Le Conseil d'Etat a déclaré jeudi qu'il n'y avait "plus lieu" de statuer sur les trois recours formulés par des syndicats et des députés. Ceux-ci contestaient un communiqué du Premier ministre publié mi-avril, perçu comme une tentative de faciliter le travail salarié le 1er-Mai pour des secteurs comme la boulangerie et la fleuristerie.
En effet, le gouvernement a révoqué ce communiqué le 28 avril, juste avant l'audience, ce qui a conduit la haute juridiction à conclure que "les conclusions des requêtes n'avaient plus de fondement". Cette décision, relayée par l'AFP, souligne que le nouveau communiqué du gouvernement, ainsi que les explications fournies durant l'audience, démontrent que le gouvernement ne cherche pas à contrarier le cadre légal existant autour du travail le 1er-Mai.
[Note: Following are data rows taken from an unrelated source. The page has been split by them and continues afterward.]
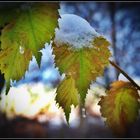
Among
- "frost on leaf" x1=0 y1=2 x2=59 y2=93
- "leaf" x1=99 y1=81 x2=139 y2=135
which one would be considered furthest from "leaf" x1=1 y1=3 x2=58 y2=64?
"leaf" x1=99 y1=81 x2=139 y2=135

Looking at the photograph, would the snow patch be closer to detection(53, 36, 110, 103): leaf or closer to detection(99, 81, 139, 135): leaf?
detection(53, 36, 110, 103): leaf

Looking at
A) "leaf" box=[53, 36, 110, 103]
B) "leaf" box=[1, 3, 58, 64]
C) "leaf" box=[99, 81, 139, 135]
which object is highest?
"leaf" box=[1, 3, 58, 64]

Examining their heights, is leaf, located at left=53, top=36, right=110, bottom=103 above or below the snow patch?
below

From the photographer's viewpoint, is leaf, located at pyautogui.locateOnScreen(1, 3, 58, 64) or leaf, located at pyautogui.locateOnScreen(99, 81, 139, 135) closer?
leaf, located at pyautogui.locateOnScreen(1, 3, 58, 64)

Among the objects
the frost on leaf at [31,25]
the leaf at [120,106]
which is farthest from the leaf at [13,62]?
the leaf at [120,106]

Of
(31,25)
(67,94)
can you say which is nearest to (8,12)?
(31,25)

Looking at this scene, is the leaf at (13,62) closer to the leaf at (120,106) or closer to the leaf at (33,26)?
the leaf at (33,26)

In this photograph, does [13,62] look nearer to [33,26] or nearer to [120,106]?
[33,26]
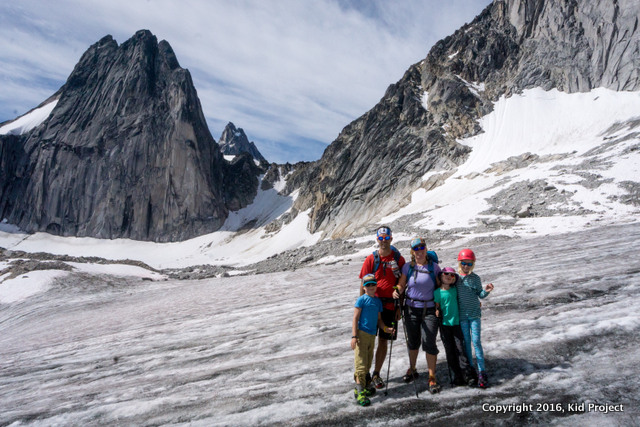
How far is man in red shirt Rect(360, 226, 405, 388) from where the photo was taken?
19.9 feet

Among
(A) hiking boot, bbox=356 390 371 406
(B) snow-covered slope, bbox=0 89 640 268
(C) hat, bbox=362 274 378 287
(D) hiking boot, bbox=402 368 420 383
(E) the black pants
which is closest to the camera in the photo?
(A) hiking boot, bbox=356 390 371 406

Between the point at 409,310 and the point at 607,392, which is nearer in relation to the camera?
the point at 607,392

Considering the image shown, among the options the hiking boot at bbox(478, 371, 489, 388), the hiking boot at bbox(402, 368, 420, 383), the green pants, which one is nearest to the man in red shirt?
the green pants


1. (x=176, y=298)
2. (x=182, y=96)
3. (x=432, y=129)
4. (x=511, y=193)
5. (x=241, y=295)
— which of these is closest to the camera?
(x=241, y=295)

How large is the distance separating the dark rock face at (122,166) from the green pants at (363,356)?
353ft

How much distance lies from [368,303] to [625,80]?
77.8 m

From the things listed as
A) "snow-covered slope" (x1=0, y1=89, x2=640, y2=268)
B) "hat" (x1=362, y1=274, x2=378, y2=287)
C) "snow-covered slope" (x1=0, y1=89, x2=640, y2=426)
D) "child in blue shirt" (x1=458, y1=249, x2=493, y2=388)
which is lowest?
"snow-covered slope" (x1=0, y1=89, x2=640, y2=426)

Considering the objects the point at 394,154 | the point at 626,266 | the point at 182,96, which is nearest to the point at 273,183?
the point at 182,96

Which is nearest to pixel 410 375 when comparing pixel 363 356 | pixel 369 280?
pixel 363 356

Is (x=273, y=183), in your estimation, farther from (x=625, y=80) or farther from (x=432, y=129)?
(x=625, y=80)

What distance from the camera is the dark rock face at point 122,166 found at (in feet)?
350

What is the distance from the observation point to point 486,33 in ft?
268

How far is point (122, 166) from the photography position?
357ft

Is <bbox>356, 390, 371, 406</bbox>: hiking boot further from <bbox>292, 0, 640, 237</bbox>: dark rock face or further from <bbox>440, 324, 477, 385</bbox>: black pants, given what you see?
<bbox>292, 0, 640, 237</bbox>: dark rock face
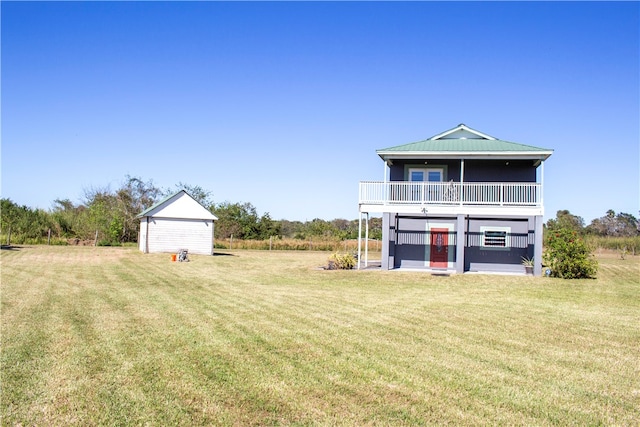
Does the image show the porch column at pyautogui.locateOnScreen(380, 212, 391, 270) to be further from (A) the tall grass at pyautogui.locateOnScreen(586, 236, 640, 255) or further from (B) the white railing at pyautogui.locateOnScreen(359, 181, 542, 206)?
(A) the tall grass at pyautogui.locateOnScreen(586, 236, 640, 255)

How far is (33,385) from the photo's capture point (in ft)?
19.9

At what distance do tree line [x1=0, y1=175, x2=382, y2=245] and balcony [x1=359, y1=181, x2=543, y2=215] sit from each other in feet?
76.8

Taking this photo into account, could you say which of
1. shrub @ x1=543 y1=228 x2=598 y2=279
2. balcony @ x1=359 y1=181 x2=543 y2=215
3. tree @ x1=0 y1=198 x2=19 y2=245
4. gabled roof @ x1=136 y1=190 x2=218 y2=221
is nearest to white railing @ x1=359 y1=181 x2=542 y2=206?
balcony @ x1=359 y1=181 x2=543 y2=215

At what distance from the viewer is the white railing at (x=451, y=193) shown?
2081cm

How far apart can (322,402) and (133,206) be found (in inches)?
1876

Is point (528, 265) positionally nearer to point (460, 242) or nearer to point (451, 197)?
point (460, 242)

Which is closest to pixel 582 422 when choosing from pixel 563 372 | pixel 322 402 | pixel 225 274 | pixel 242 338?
pixel 563 372

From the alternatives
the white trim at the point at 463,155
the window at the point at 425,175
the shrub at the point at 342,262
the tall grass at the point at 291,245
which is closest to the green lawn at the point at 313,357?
the white trim at the point at 463,155

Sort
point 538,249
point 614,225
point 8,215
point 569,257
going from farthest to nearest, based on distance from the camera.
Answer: point 614,225 → point 8,215 → point 538,249 → point 569,257

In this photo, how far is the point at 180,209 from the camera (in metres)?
32.5

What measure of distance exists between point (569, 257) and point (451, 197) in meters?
4.91

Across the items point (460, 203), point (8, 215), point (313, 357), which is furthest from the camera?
point (8, 215)

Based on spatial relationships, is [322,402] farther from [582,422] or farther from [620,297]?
[620,297]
Mi-avril, Sébastien Lecornu avait déclaré que les boulangers et fleuristes indépendants auraient la possibilité d'ouvrir leurs établissements ce 1er-Mai, sur une base volontaire, après l’abandon d’une proposition de loi visant à étendre le travail ce jour-là, en raison de l'opposition marquée des syndicats.
Matignon avait exprimé que "les artisans de ces secteurs ne devraient subir aucune sanction d'une ouverture le 1er mai 2026, dans le cadre des lois à venir", soulignant ainsi un soutien aux boulangers et fleuristes indépendants avec un cadre juridique sécurisé. Toutefois, ce communiqué a été annulé peu après.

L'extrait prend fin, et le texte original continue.